CONSIGNE =>
Recopiez fidèlement, dans le passage présenté, le texte qui va de « Paul-Franco Técher est » jusqu'à « moment des faits. » inclus.
++++ PASSAGE PRÉSENTÉ
Paul-Franco Técher est victime. À l’annonce de son non-lieu, il n’a pas revendiqué son innocence, mais s’est proclamé "victime." C’est ce que ses avocats ont encore défendu hier à la Cour d’Appel. Ceux de l’accusation sont venus soutenir leur position : des rapports sexuels établis et la vulnérabilité reconnue de la victime au moment des faits.

Prise au piège

Qui pourrait bien soutenir que ce notable, médecin tenu par le serment d’Hippocrate de surcroît élu de la République au service de la population, puisse être l’auteur des horreurs dont on l’accuse ? Marie-Annick, cilaosienne issue d’une famille modeste, elle, le soutient.
Tout a commencé lorsque à 16 ans, elle demande à son médecin, Paul Franco Técher, de lui prescrire la pilule. Commence un horrible chantage.
++++++++
++++ EXTRAIT DES DONNÉES
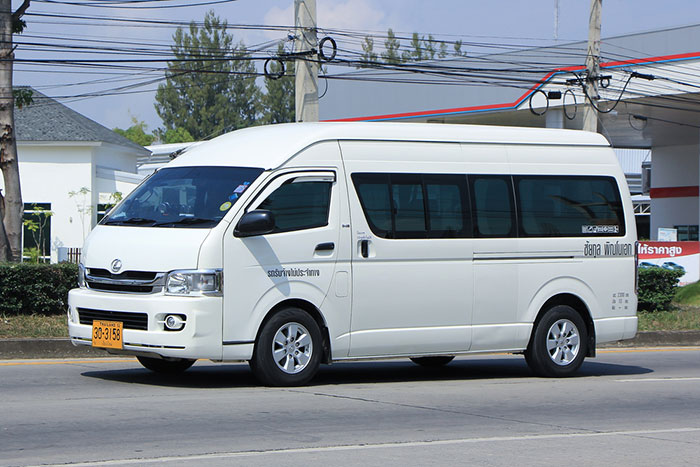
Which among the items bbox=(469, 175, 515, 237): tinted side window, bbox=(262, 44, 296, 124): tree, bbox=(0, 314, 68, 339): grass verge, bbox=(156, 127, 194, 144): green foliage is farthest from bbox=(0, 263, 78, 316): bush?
bbox=(262, 44, 296, 124): tree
++++++++
RÉSULTAT OBTENU =>
Paul-Franco Técher est victime. À l’annonce de son non-lieu, il n’a pas revendiqué son innocence, mais s’est proclamé "victime." C’est ce que ses avocats ont encore défendu hier à la Cour d’Appel. Ceux de l’accusation sont venus soutenir leur position : des rapports sexuels établis et la vulnérabilité reconnue de la victime au moment des faits.